Jay's $6 for bottled water comment makes sense within the context that he hails from New York City, where you can be in a studio apartment and pay $3000 a month for rent, depending on which borough you live in. Go anywhere in Manhattan, and you can end up paying $6 for water easy.
That being said, the false equivalence surprises me, and the contempt surprises me even more. The whole argument that people are willing to pay a lot for one thing, so they are also willing to pay a lot for another thing, falls flat on its face, considering water is essentially a priceless resource. Meaning everything in that bottle of water except the bottle itself, is of high value. Music, however, is a commodity, no matter how much money the music actually costs to be made. The water comparison would've made more sense if he said it back in the 90's, where people were buying 10+ song albums off the hype of 2 singles, like buying a full meal when you only wanted the appetizers.

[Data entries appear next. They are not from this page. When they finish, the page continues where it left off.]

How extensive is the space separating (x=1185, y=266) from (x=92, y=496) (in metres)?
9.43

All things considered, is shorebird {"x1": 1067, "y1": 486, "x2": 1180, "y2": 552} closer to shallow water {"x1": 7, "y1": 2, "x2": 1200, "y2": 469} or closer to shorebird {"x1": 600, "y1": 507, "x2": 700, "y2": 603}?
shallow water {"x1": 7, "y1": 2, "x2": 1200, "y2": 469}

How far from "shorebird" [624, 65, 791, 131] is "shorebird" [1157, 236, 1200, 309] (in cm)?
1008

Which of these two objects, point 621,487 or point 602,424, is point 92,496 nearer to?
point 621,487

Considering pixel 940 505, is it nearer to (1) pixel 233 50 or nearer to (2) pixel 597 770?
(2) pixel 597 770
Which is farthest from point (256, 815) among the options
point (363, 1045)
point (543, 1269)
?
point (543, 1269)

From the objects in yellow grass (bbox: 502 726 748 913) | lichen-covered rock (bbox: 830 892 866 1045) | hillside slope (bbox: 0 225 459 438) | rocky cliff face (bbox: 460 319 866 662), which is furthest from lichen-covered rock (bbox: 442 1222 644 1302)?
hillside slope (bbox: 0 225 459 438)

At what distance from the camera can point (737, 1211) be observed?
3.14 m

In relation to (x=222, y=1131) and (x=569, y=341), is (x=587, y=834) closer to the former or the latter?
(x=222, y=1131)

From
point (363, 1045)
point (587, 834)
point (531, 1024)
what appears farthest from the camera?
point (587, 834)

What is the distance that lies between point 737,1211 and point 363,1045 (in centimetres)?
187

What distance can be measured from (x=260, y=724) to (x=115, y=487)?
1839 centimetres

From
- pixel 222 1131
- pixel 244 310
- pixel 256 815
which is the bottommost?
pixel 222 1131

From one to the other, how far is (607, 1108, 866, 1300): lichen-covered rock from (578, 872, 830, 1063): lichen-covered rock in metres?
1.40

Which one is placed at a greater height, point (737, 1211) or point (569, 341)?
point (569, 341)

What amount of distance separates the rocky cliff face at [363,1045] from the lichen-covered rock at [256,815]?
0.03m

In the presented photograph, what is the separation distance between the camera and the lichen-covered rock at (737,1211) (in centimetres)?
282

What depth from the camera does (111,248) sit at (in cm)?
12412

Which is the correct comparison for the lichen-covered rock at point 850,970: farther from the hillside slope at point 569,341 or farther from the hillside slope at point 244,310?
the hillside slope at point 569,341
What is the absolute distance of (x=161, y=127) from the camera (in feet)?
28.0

And the cheek of the idea that people who stream music would be simple-minded enough to equate water with music, and would pay anything to have it because "MUSIC", is an insult to their fans. As Royalan essentially explained, time is money, so time ain't free. Those streamers who aren't paying with subscriptions are paying with the time spent listening to unskippable ads in between their favorite songs. So, equating those people to essentially petty thieves who are too dumb to realize that music and water don't even come close to the same value comes as a slap in the face.